Wow. I didn’t know there were contraptions to help keep a pregnant belly up, but from that picture, I can see why!! Oh my gosh….the fact that you’re standing seems like some sort of engineering miracle.
That STINKS about the other chick’s insurance!!!
You look MARVELOUS, Diane! When was the last time you saw your feet?
How much bigger can you get? Well, I carried my guys for 37 weeks, and the last 2 weeks I could not fit behind the wheel of our Volkswagen beetle and could barely fit through the passenger side door…and I started the pregnancy at 108 pounds!
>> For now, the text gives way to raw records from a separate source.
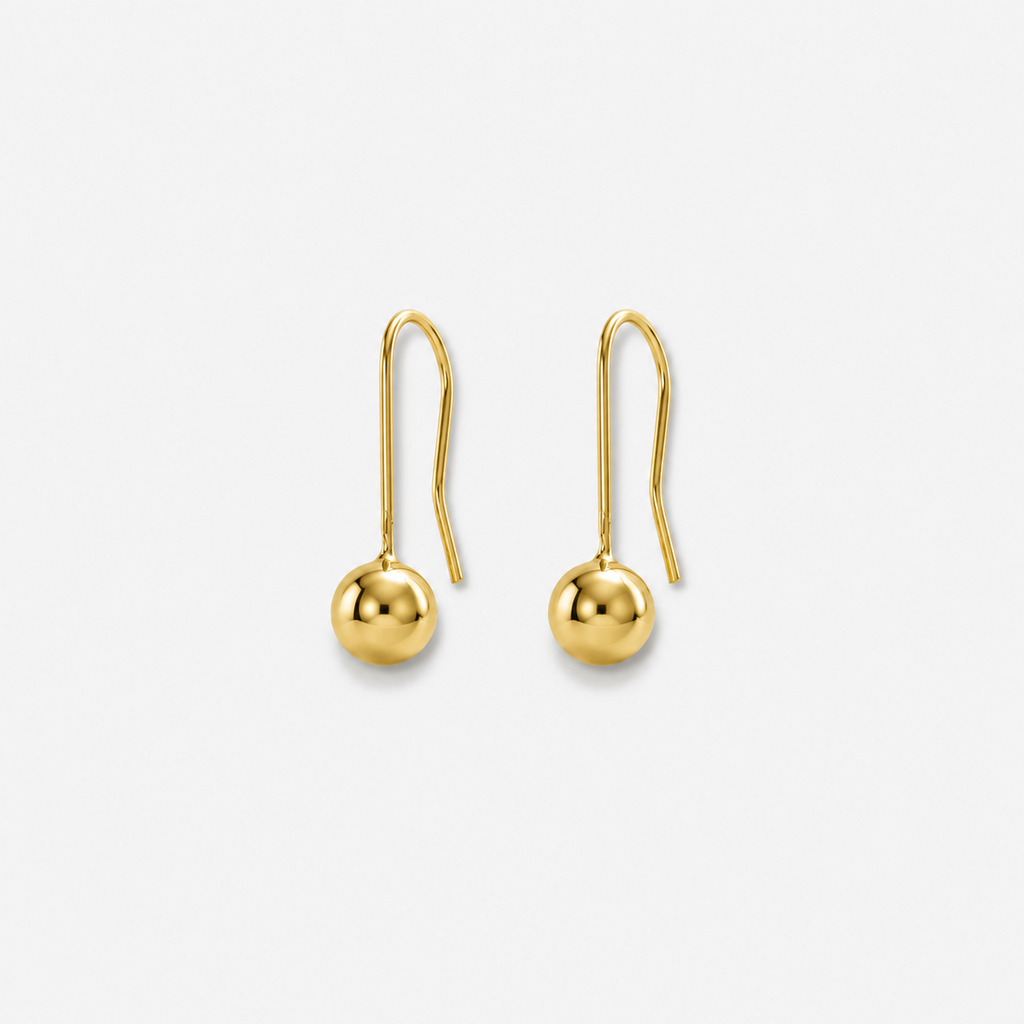 Gold earrings on a light gray background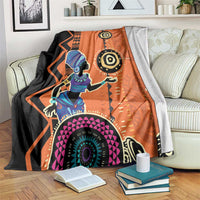 Orange and black throw blanket on bed, featuring African woman face and circular motifs
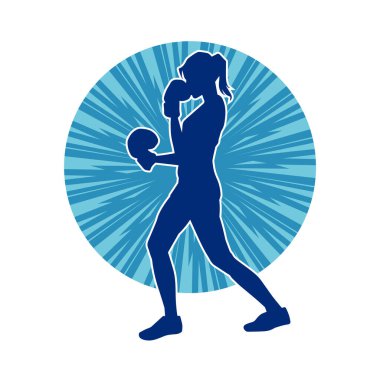 Kadın boks oyuncusunun silueti. Boks yaparken boks eldiveni giyen bir kadının silueti..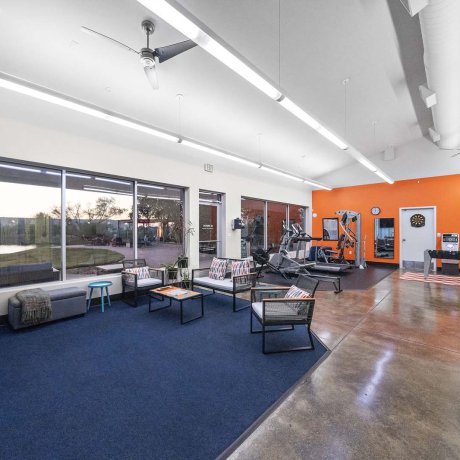 Spacious indoor clubhouse with lounge seating, fitness equipment, and game room at Southlake RV Resort in Houston, TX
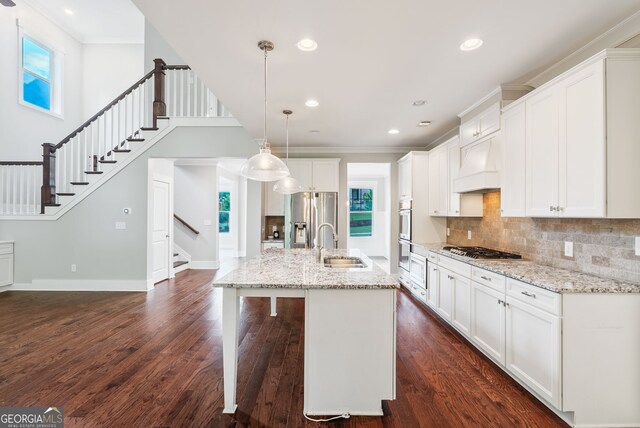 kitchen featuring appliances with stainless steel finishes, dark hardwood / wood-style flooring, ornamental molding, and a kitchen island with sink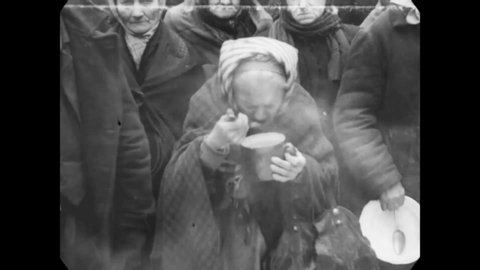 CIRCA 1919 - Men and women receive soup at wintertime in a soup kitchen in Prague, Czechoslovakia.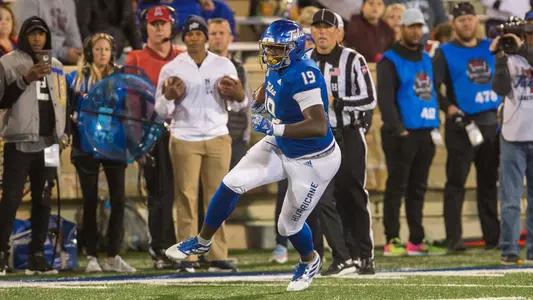 Denzel Carter looks for yardage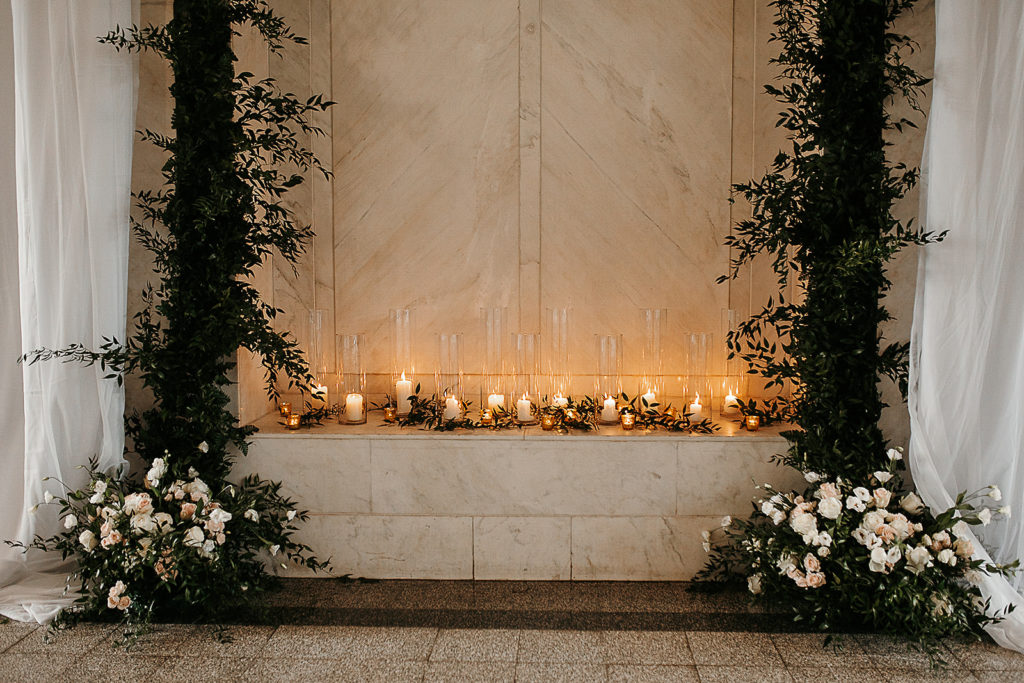 white and green elegant wedding florals setup at ceremony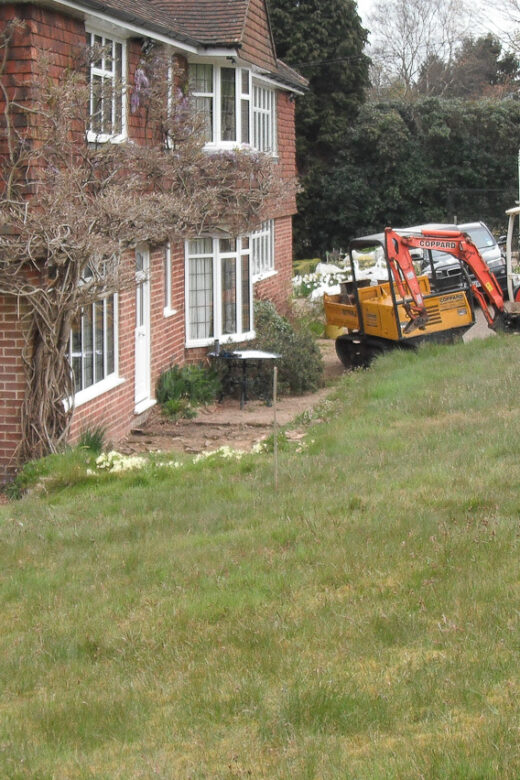 Landscaping, drainage, gate piers, porch before 3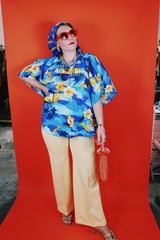 Women's vintage 1980's Made in Hawaii short sleeve wide cape blouse in all over blue Hawaiian print.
For me, it was all about the wonderful foot and tummy rubs at the end of the day. I worked full-time until a week before my kiddos were born, and no day ended well without a foot and tummy massage. Geoff and Sean loved it, too. Hint, hint, Matt!
Hugs to you all!
Yes, that contraption is a life saver. The only problem with it is that it really bites into me when I sit at home while wearing it. Although, the one day last week when I forgot to wear it to work, I could hardly walk by the time I went home.
Feet? I’m not sure they’re feet anymore. They’re just the big swollen sore things at the ends of my legs. My calves are swollen to almost the size of my thighs, and my knees finally swelled up the other day. It just ain’t pretty anymore!